La niña sonrió por respuesta y se quedó mirando el hervidero de conchas que oleaba allá dentro. María sabía a qué venía. Era una niña muy lista que sólo necesitaba que le explicaran las cosas una vez. Juana Inés tomó el preparado de avena y puso un poco sobre la tina. Luego levantó uno de aquellos animales y lo colocó al lado de la avena. María se acercó temerosa de que la criatura estropeara la purga de los babosos, pero Juana Inés volteó hacia ella deseosa de saber por qué en lugar de comer el animal había desaparecido bajo la concha. Volvió a tomar la concha y hurgó con su vista en ese fondo gris que disimulaba la longitud del molusco.

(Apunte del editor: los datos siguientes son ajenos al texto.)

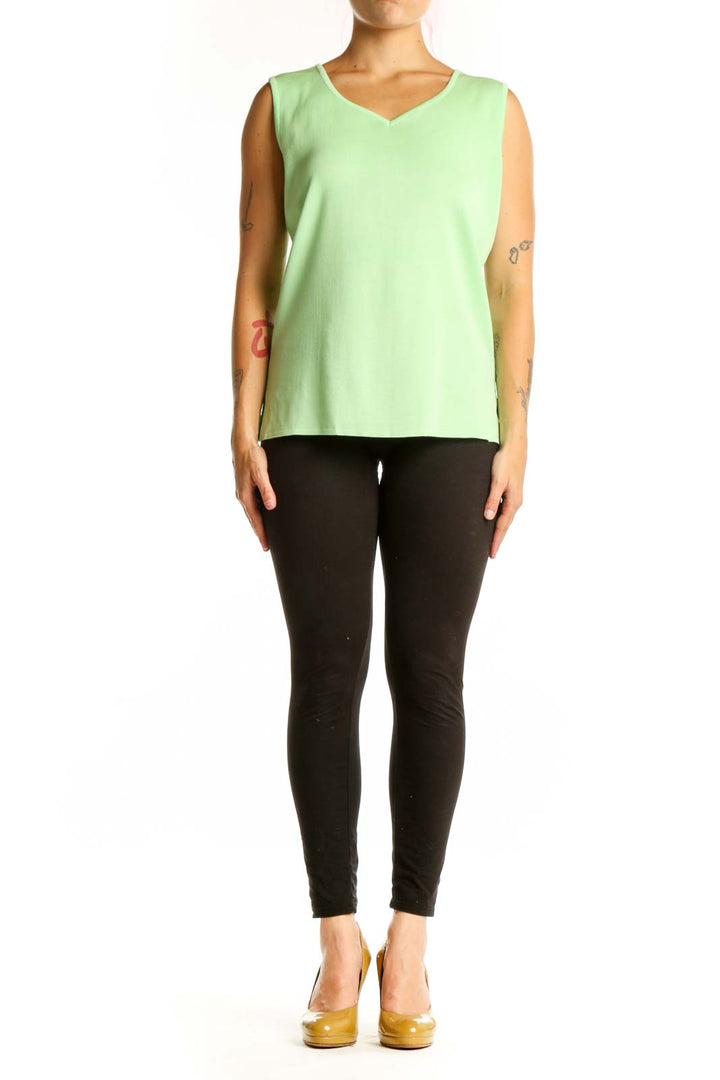 Green v-neck sleeveless knit tank top by MING WANG, front view on model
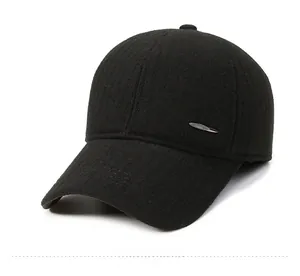 Detail view of black wool baseball cap with silver metal feather pin accessory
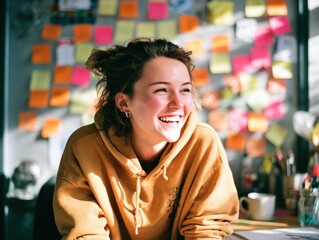 Inspiring young woman creates in a colorful home office space embracing creativity with vibrant notes indoors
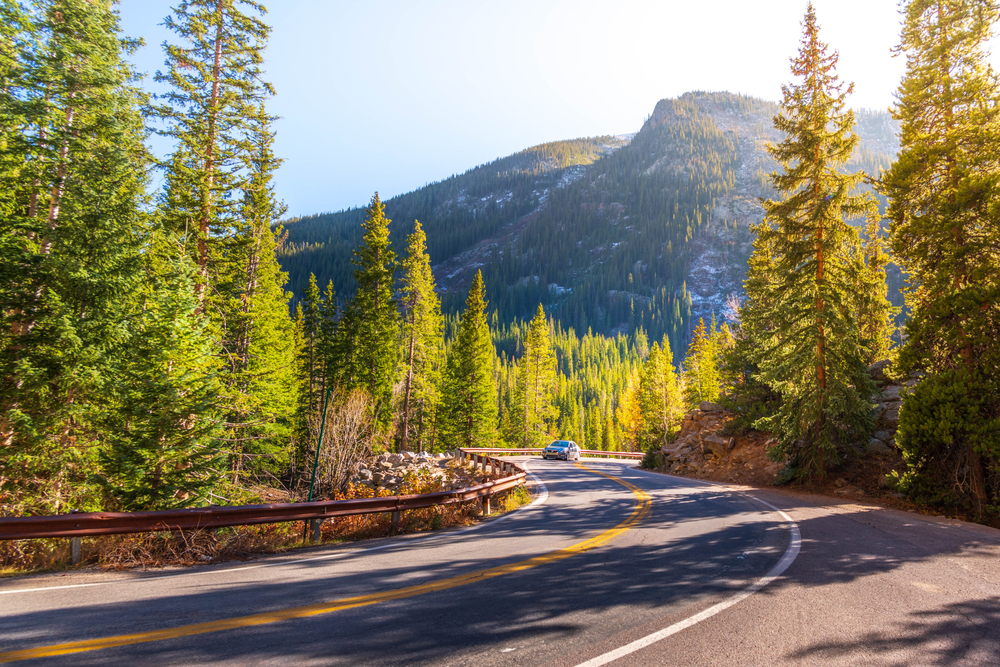 A car traveling along Winding Road Independence Pass Road Route 82, in autumn from Aspen Colorado.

—Tu abuela se va a enojar si los molestas, luego amargan —la reprendió María, aunque le gustaba la persistente curiosidad de la niña.
Juana Inés se quedó quieta esperando que el animal hiciera algo. María le explicó que se escondía cuando se asustaba. Así se defendía del peligro.
—Cada quien tiene sus maneras —añadió María—. Mira, es como la criatura de mi panza; te aseguro que si se asomara ahorita y viera esos conejos despellejados, y la neblina del campo, preferiría estar calientita en mi panza.
Juana Inés puso la mano sobre el abdomen de María.
Las antenas del caracol asomaron por la concha. La niña se olvidó de María, pero la negra siguió pensando en voz alta.
—Los conejos se esconden en sus madrigueras; a mí me gustaba meterme en el tronco del árbol hueco del cerro. Y tú, Juana, ¿dónde te escondes?
Juana Inés seguía el recorrido del animal que se deslizaba hacia la comida, ajena a las palabras de María.
—Qué bien saben dónde está lo bueno. Y así la tripa les va a quedar bien limpia.
—Ya no quiero avena —dijo de pronto la niña.
—A ti no te vamos a cocinar —se rió María, mostrando sus dientes blancos—. ¿Sabes dónde se esconde Jacinto? —dijo observando a su hermano que completaba la limpieza de los conejos afuera—. En la carreta de tu abuelo, pero no le digas nada. Dice que desde allí se puede ir corriendo si el volcán explota. Quién sabe de dónde sacó esas ideas, si estas montañas heladas están bien muertas.
—Iztaccíhuatl —pronunció despacio Juana Inés.
—Ay, criatura, si pareces señor de la iglesia; ésos son los únicos que hablan bien.
—Iztac, blanco —añadió Juana Inés.
—¿Dónde andas aprendiendo esas cosas? ¿Será cuando acompañas a la Josefa?
—Jacinto no Iztac—se rió María cuando vio a su hermano entrar con el último conejo limpio.
—No Iztac —la secundó Juana Inés.
El chico no comprendió de qué se reían.